[Supplied records]
• • •
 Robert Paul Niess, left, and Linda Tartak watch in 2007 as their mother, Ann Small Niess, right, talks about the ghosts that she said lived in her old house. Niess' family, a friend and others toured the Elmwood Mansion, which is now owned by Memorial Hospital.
• • •
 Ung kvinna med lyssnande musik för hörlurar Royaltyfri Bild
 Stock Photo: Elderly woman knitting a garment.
• • •
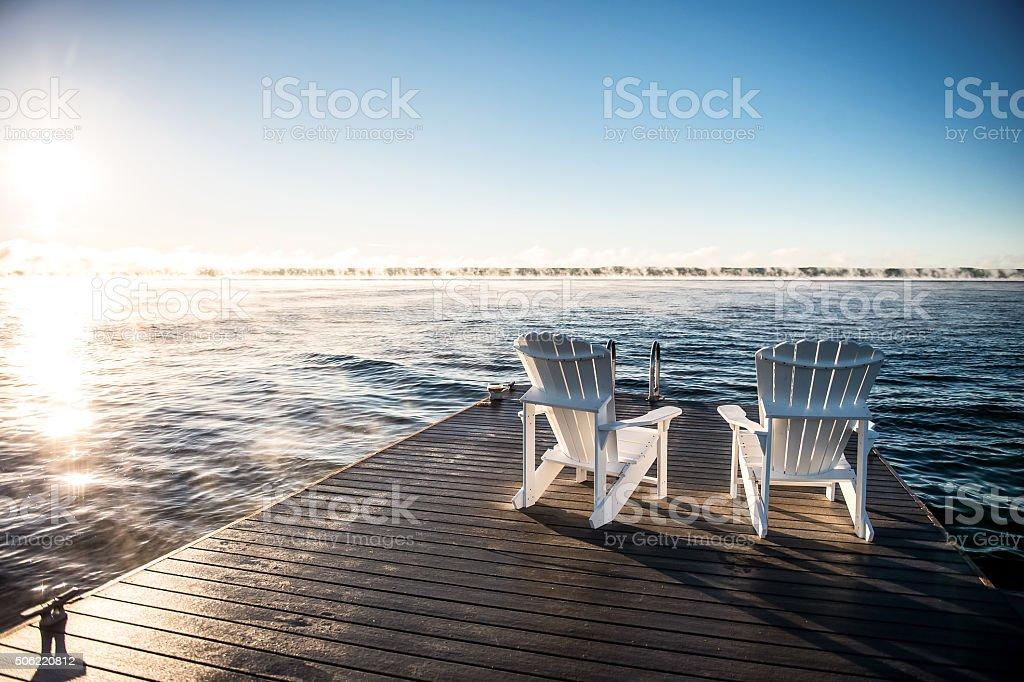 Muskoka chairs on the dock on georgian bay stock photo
• • •
[Assigned task] Produce only the lines from the line containing "Ung kvinna med" through the line containing "Stock Photo: Elderly", inclusive of both, exactly as they stand in the entries above.

[Output]
 Ung kvinna med lyssnande musik för hörlurar Royaltyfri Bild
 Stock Photo: Elderly woman knitting a garment.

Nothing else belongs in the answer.